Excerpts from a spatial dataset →
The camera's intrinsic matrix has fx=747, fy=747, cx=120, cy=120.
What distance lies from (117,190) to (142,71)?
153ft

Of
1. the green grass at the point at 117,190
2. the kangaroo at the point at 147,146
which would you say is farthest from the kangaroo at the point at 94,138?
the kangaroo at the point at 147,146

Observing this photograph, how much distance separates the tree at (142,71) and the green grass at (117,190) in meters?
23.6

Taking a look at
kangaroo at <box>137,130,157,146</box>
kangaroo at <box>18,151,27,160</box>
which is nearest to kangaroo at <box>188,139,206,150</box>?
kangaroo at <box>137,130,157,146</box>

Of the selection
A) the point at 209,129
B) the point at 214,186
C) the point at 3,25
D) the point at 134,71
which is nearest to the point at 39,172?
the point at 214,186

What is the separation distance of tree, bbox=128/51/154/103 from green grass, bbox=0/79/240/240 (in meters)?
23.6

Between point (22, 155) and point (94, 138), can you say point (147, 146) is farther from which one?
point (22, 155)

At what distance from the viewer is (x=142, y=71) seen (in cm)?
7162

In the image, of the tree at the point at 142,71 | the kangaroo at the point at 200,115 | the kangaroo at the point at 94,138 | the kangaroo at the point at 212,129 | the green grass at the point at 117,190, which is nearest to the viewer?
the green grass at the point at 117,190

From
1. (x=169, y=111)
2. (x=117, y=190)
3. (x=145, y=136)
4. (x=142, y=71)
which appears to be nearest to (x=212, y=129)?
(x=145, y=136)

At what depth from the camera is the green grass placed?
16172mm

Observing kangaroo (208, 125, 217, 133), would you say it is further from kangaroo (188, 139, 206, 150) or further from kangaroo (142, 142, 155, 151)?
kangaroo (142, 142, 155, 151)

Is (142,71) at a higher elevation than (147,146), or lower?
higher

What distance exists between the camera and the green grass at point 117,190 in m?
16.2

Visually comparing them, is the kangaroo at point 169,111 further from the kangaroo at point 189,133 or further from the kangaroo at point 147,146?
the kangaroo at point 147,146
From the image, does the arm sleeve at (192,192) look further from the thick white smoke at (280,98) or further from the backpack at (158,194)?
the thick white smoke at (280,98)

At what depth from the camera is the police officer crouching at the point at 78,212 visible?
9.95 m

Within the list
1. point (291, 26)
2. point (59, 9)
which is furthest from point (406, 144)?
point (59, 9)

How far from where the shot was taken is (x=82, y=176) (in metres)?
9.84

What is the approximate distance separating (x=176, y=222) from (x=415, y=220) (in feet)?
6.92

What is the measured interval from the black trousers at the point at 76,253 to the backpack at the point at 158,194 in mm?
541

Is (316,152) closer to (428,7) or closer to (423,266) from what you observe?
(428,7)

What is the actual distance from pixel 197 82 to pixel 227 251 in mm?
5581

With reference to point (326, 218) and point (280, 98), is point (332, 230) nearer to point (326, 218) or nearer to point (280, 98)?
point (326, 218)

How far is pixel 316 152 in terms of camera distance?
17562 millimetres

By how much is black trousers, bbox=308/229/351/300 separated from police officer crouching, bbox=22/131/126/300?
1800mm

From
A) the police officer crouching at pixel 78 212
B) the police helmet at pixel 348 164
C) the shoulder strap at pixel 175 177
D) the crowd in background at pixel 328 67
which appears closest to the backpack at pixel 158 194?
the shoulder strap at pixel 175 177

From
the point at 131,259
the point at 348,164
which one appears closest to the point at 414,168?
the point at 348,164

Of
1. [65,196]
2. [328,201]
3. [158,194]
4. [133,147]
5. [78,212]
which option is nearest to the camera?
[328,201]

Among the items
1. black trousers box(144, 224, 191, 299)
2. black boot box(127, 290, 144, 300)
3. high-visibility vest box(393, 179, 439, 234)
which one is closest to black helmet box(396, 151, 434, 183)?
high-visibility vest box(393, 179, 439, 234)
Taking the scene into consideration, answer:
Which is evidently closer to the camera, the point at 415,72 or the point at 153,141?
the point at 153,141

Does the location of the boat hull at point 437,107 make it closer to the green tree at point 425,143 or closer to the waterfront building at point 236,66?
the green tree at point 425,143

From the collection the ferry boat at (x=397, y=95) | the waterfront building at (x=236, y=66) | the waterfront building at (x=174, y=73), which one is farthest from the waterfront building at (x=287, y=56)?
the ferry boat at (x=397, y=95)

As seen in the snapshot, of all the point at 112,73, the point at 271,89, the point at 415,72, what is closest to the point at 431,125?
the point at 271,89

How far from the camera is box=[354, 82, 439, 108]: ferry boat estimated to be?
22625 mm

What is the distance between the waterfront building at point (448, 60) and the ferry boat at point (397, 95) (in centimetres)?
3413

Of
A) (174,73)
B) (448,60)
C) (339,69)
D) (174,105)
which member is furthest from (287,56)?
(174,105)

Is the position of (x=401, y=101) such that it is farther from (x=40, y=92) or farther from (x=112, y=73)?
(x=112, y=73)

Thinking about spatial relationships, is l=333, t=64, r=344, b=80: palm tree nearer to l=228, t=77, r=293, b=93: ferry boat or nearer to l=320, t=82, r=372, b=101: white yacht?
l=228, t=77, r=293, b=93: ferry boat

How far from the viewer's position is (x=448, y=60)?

Task objective →
Write out the full listing exactly as given.

Task output →
The camera's intrinsic matrix has fx=747, fy=747, cx=120, cy=120.
What distance lies from (117,190) to (142,71)?
153ft

Of
1. the green grass at the point at 117,190
2. the kangaroo at the point at 147,146
which would you say is farthest from the kangaroo at the point at 94,138?
the kangaroo at the point at 147,146

Observing this photograph, how much distance separates the tree at (142,71) and the green grass at (117,190) in meters?
23.6

Taking a look at
kangaroo at <box>137,130,157,146</box>
kangaroo at <box>18,151,27,160</box>
which is nearest to kangaroo at <box>188,139,206,150</box>?
kangaroo at <box>137,130,157,146</box>

Of the selection
A) the point at 209,129
B) the point at 214,186
C) the point at 3,25
D) the point at 134,71
which is nearest to the point at 39,172?
the point at 214,186

What is the separation distance of tree, bbox=128/51/154/103 from green grass, bbox=0/79/240/240 (in meters)?
23.6

Between point (22, 155) and point (94, 138), can you say point (147, 146) is farther from which one?
point (22, 155)

At what distance from the viewer is (x=142, y=71) seen (in cm)?
7162

In the image, of the tree at the point at 142,71 | the kangaroo at the point at 200,115 | the kangaroo at the point at 94,138 | the kangaroo at the point at 212,129 | the green grass at the point at 117,190, which is nearest to the viewer?
the green grass at the point at 117,190

From
1. (x=169, y=111)
2. (x=117, y=190)
3. (x=145, y=136)
4. (x=142, y=71)
which appears to be nearest to (x=212, y=129)?
(x=145, y=136)

At what depth from the camera is the green grass placed?
16172mm

Observing kangaroo (208, 125, 217, 133), would you say it is further from kangaroo (188, 139, 206, 150) or further from kangaroo (142, 142, 155, 151)?
kangaroo (142, 142, 155, 151)

Is (142,71) at a higher elevation than (147,146), or lower?
higher

What distance exists between the camera and the green grass at point 117,190 in m?
16.2

Visually comparing them, is the kangaroo at point 169,111 further from the kangaroo at point 189,133 or further from the kangaroo at point 147,146?
the kangaroo at point 147,146
From the image, does the arm sleeve at (192,192) look further from the thick white smoke at (280,98) or further from the backpack at (158,194)?
the thick white smoke at (280,98)

At what depth from the camera is the police officer crouching at the point at 78,212 visible?
9.95 m

Within the list
1. point (291, 26)
2. point (59, 9)
which is furthest from point (406, 144)?
point (59, 9)

How far from where the shot was taken is (x=82, y=176) (in metres)?
9.84

What is the approximate distance separating (x=176, y=222) from (x=415, y=220) (in feet)?
6.92

What is the measured interval from the black trousers at the point at 76,253 to the backpack at the point at 158,194 in mm?
541

Is (316,152) closer to (428,7) or closer to (423,266) from what you observe?
(428,7)

What is the actual distance from pixel 197 82 to pixel 227 251 in mm?
5581

With reference to point (326, 218) and point (280, 98), is point (332, 230) nearer to point (326, 218) or nearer to point (280, 98)?
point (326, 218)

How far is pixel 316 152 in terms of camera distance?
17562 millimetres

By how much is black trousers, bbox=308/229/351/300 separated from police officer crouching, bbox=22/131/126/300?
1800mm

From
A) the police officer crouching at pixel 78 212
B) the police helmet at pixel 348 164
C) the shoulder strap at pixel 175 177
D) the crowd in background at pixel 328 67
which appears closest to the backpack at pixel 158 194?
the shoulder strap at pixel 175 177

From
the point at 131,259
the point at 348,164
which one appears closest to the point at 414,168?
the point at 348,164

Of
1. [65,196]
2. [328,201]
3. [158,194]
4. [133,147]
5. [78,212]
which option is nearest to the camera?
[328,201]

Among the items
1. black trousers box(144, 224, 191, 299)
2. black boot box(127, 290, 144, 300)
3. high-visibility vest box(393, 179, 439, 234)
which one is closest to black helmet box(396, 151, 434, 183)?
high-visibility vest box(393, 179, 439, 234)
Taking the scene into consideration, answer:
Which is evidently closer to the camera, the point at 415,72 or the point at 153,141?
the point at 153,141

Does the location of the boat hull at point 437,107 make it closer to the green tree at point 425,143 or closer to the waterfront building at point 236,66?
the green tree at point 425,143

From the collection the ferry boat at (x=397, y=95) | the waterfront building at (x=236, y=66) | the waterfront building at (x=174, y=73), which one is farthest from the waterfront building at (x=287, y=56)?
the ferry boat at (x=397, y=95)

As seen in the snapshot, of all the point at 112,73, the point at 271,89, the point at 415,72, what is closest to the point at 431,125?
the point at 271,89

How far from the camera is box=[354, 82, 439, 108]: ferry boat estimated to be?
22625 mm

What is the distance between the waterfront building at point (448, 60) and the ferry boat at point (397, 95) (in centimetres)?
3413

Of
A) (174,73)
B) (448,60)
C) (339,69)
D) (174,105)
which member is furthest from (287,56)?
(174,105)

Is the position of (x=401, y=101) such that it is farther from (x=40, y=92) or farther from (x=112, y=73)?
(x=112, y=73)

Thinking about spatial relationships, is l=333, t=64, r=344, b=80: palm tree nearer to l=228, t=77, r=293, b=93: ferry boat or nearer to l=320, t=82, r=372, b=101: white yacht?
l=228, t=77, r=293, b=93: ferry boat

How far from the viewer's position is (x=448, y=60)?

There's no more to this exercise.